__What this exercise asks__
1. According to the SME finance excerpt, what proportion of SMEs were profitable in 2017?
2. Copy the SME finance excerpt word for word, between "Key findings" and "changed from 2016.", inclusive.
3. Write the next part of the SME finance excerpt, picking up after its last sentence.

New data for the final quarter of 2017 by BDRC’s SME Finance Monitor, based on more than 130,000 interviews, reveals that current demand for finance remains limited, but ambitious SMEs are more likely to be financially engaged.

Shiona Davies, Director at BDRC, commented“There have been no dramatic market changes in SME sentiment since the referendum. Whilst there are some increased concerns about the economy and political uncertainty, larger SMEs in particular are more likely to be planning to grow and to be using finance, as are those SMEs with a long term objective to be a bigger business.

“Four in 10 SMEs are planning business activities that might benefit from funding, but SMEs are as likely to think they would fund a business opportunity themselves as approach a bank for funding. Awareness of equity finance, which could provide longer term funding, appears limited even amongst larger SMEs. For those who do apply for a loan or overdraft, success rates remain high. However, first time applicants’ success rates are currently lower than in 2015, albeit still higher than they were in 2012. Additionally, fewer SMEs who are not currently using finance show any appetite to do so.”

Key findings

Use of (and demand for) finance remains limited, as self reliant SMEs use trade credit, credit balances and financial support from directors in addition to external finance. Awareness and use of longer term equity finance is also limited.

  • In 2017, 8 in 10 SMEs (82%) were profitable and 42% reported having grown, both little changed from 2016.
  • 38% were using some form of external finance, but more (47%) met the definition of a ‘Permanent non-borrower’ with little apparent appetite for finance, similar to 2016.
  • 7 in 10 SMEs (70%) would rather grow more slowly than borrow to grow faster and this has changed little over time.
  • Fewer SMEs in 2017 were ‘happy to borrow to help the business grow’ (34% in 2017, down from 45% in 2016) and the proportion of SMEs who are not using finance but would be willing to do so in future has declined over time (24% of all SMEs in 2015 to 16% in 2017).
  • A third of SMEs (35%) received trade credit and 25% hold more than £10,000 in credit balances. In both cases, most of those with trade credit or credit balances say it reduces their need for finance.
  • 29% have received an injection of personal funds from the owner/director. Given a (hypothetical) opportunity that would require finance to achieve, 39% said the directors or the business would provide the funding, compared to 37% who would approach their bank for funding. 1 in 5 SMEs (19%) would not take up the opportunity because of concerns over the risks associated with debt.
  • In 2017, 5% of SMEs reported making a new or renewed loan or overdraft application in the 12 months prior to interview. This was unchanged from 2016 and remains at half the level reported in 2012 (when 11% of SMEs had made such an application).

__Entries shown__
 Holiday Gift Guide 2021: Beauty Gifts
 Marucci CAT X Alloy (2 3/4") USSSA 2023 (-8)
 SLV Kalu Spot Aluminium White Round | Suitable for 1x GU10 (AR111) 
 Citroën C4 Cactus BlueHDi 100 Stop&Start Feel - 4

==

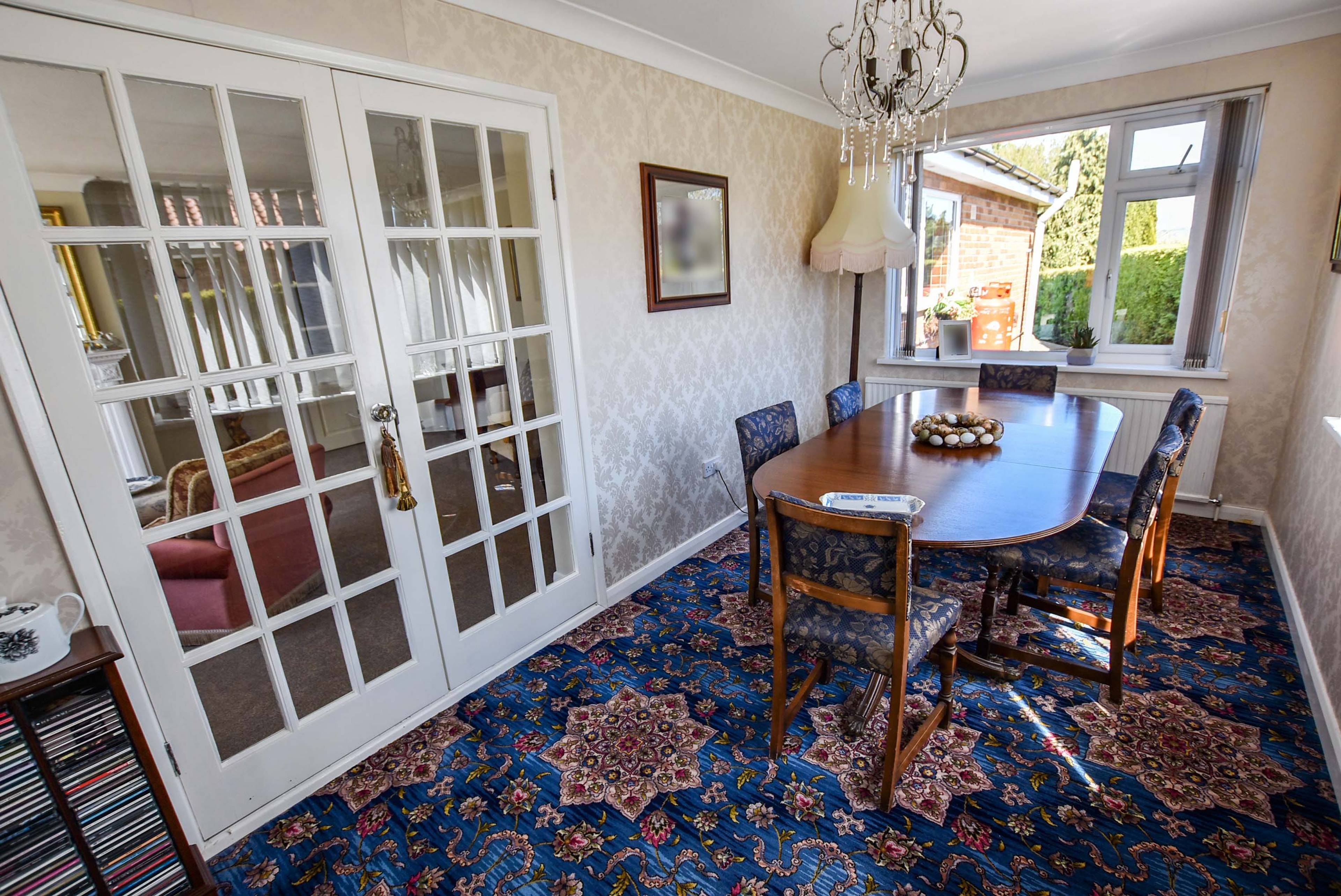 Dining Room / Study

__Task results__
1. 8 in 10 SMEs (82%) were profitable in 2017.

2.
Key findings

Use of (and demand for) finance remains limited, as self reliant SMEs use trade credit, credit balances and financial support from directors in addition to external finance. Awareness and use of longer term equity finance is also limited.

  • In 2017, 8 in 10 SMEs (82%) were profitable and 42% reported having grown, both little changed from 2016.

3.
  • Overall, 15% of SMEs in 2017 reported any kind of borrowing ‘event’, and 2% had wanted to apply but something stopped them (the Would-be seekers). The Happy non-seekers (83% of all SMEs) remained the largest group, in line with 2016.
  • In a new question for H2 2017, 62% of SME companies said that equity finance was a form of funding that they knew nothing about. Larger SMEs were somewhat more aware, but even amongst those with 50-249 employees, 52% knew little about this form of finance with just 6% of them using or considering using it. 1 in 5 companies were aware of equity finance, but thought it was not a suitable form of finance for them – this varied little by size of company.

Whilst appetite for finance remains limited, a consistent 8 in 10 of those who did apply for a loan or overdraft were successful – although those applying for new money for the first time were somewhat less likely to be successful than in other recent periods.

  • 80% of all loan and overdraft applications made in the last 18 months (to Q4 2017) were successful, in line with other recent periods.
  • Almost all renewals in this period were successful (97%).
  • Applications for new money on loan or overdraft have always had a lower success rate than renewals. For the 18 months to Q4 2017, 63% of applications were successful. This was lower than was seen in the 18 months to Q4 2015 (when 70% of new money applications were successful), but remained ahead of the 49% who were successful in the 18 months to Q4 2013.
  • Success rates for new money applied for by those who had borrowed before was stable (78%), so this decline in new money success rates was due to a lower success rate for first time applicants (currently 50% compared to a success rate of 60% for applications made in the 18 months to Q4 2015). However, as with overall success rates, this is higher than was seen in the 18 months to Q4 2012 and to Q4 2013 when 4 in 10 first time applicants were successful.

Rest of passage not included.